The Yale Global Mental Health Program’s seminar series has received an award from The Edward J. and Dorothy Clarke Kempf Memorial Fund.
The Yale Global Mental Health Program began nine years ago as an elective for psychiatry residents and fellows but now is open to Yale School of Medicine students and others at Yale. Its mission is to increase awareness of global mental health issues and social disparities while developing tools to address associated challenges in the United States and abroad.
Sirikanya Chiraroekmongkon, MD, Second-Year Resident, and Theddeus Iheanacho, MD, Associate Professor of Psychiatry, are the new trainee and teaching leadership for the program. For this year’s monthly seminar series, the program has focused on bringing in speakers from outside the U.S., who bring perspectives from their community mental health initiatives, programs, research and practice.
The series is currently being held virtually over Zoom and has attracted attendees worldwide since launching in July.
Chiraroekmongkon said the Kempf award will afford the program “limitless possibilities” in how to grow, such as providing speakers with an honorarium, as well as gifting attendees food certificates, internet access cards, or even cameras and microphones for those with technology barriers.
“I think [the award] gives us more room to be creative and really grow the program,” she said. “We don’t have all the details planned out, given potential changes due to the evolving COVID pandemic situation, on how we’ll use this money but that’s exciting because we can brainstorm together ways to use it judiciously.”
The series’ first speaker was Dixon Chibanda, PhD, a Zimbabwe-based professor in psychiatry and the director of the African Mental Health Initiative (AMARI), who founded the Friendship Bench program in Zimbabwe. The Friendship Bench program is based around the concept that a team of grandmothers, trained in evidence-based talk therapy, provide therapy to their community on park benches. Not only does this team of grandmothers make therapy accessible to everyone, it has also been proven to be more effective at treating depression than doctors, Sellers explained.
Tracy Rabin, MD, SM, Associate Professor of Internal Medicine and Director of the Department of Internal Medicine’s Office of Global Health, along with Linda Mayes, MD, Arnold Gesell Professor of Child Psychiatry, Pediatrics, and Psychology and Chair of the Yale Child Study Center, and Emily Parton, Licensed Professional Counselor based out of Grundy County, Tennessee, also recently spoke on their collaboration in rural Appalachia and subsequent challenges in school mental health care.
“The goal of our Seminar Series this year is to learn from and highlight programs in resource-limited settings,” Chiraroekmongkon said. “We often focus on individuals from resource-rich areas going to and implementing programs in resource-limited countries. While there is value in that, this year we wanted to be intentional about learning from individuals in resource-limited settings and highlighting their innovative ideas into uplifting their home community. It is important to us to learn from the experts of their community and highlight equitable partnership. It is also exciting because we have a phenomenal line-up including our upcoming fall speakers from England, Australia, Nigeria, and Jamaica."

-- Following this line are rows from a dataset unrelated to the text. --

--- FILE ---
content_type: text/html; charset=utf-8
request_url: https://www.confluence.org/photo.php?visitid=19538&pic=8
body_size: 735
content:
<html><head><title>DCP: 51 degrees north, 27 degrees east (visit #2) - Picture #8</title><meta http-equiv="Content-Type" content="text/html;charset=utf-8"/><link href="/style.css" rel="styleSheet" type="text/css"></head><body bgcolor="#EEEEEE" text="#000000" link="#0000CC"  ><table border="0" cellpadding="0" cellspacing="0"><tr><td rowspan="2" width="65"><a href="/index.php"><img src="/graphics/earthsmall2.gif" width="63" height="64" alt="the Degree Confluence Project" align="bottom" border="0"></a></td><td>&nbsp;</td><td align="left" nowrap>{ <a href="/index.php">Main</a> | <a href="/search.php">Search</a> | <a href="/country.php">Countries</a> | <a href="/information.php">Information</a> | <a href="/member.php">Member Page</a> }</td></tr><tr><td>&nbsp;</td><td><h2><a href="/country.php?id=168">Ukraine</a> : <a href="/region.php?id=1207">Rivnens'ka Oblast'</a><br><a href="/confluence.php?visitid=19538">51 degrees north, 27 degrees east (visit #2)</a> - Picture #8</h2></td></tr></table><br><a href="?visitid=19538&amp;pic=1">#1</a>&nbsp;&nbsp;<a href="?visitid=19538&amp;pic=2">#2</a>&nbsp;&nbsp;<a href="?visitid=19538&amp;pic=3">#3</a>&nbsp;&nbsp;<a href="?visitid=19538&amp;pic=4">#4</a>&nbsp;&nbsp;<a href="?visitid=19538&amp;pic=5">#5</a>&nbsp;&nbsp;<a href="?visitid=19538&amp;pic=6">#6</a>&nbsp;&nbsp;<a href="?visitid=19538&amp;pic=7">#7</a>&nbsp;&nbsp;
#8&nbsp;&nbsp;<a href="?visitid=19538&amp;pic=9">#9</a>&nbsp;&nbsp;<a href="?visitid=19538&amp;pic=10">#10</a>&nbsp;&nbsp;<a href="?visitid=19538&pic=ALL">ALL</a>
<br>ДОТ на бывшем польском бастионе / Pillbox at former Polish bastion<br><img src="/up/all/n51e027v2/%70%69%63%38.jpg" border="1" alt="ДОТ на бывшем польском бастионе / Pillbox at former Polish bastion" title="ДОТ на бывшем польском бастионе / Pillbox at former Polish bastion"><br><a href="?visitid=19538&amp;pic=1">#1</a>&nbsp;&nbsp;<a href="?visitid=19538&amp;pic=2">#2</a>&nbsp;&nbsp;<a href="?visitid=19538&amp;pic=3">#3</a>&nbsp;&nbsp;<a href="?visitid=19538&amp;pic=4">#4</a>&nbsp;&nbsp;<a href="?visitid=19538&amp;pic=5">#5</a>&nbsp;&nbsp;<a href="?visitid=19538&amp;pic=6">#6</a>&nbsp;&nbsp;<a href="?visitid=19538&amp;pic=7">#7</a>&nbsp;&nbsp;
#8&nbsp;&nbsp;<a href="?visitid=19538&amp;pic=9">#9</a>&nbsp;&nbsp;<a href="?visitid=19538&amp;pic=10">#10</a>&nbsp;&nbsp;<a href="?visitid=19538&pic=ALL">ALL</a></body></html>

Chiraroekmongkon said while the program started out specific to Yale Psychiatry, it has received enormous support from the Yale School of Public Health – including with having a student leader from YPH on the leadership team.
“There has been such an overwhelming interest within the Yale community. We are very much looking forward to building an interdisciplinary collaboration with various departments at Yale,” she said.
In addition to the seminar series, the program also highlights residents’ global mental health work through the Yale Psychiatry Residency Global Mental Health Distinction Pathway. The program is currently working on arranging clinical sites outside of Yale through a rural psychiatry curriculum, an initiative led by Paul Eigenberger, MD, Second-Year Resident, and partnering with Rabin and Makerere University, Uganda with the ultimate goal of building clinical site for psychiatry residents in rural clinics in the United States and potentially in Uganda, a project led by Enock Teefe, MD, Third-Year Resident.
There are also resident-led global mental health projects in Nigeria focused on integrating mental health into primary care, which Chiraroekmongkon and Yvonne Uyanwune, MD, MPH, Third-Year Resident, are collaborating on, as well as an initiative centered on improving child and adolescent mental health, led by Amanda Calhoun, MD, MPH, Third-Year Resident.
Findings from these resident-led projects will be presented at the final session of the seminar series in 2022.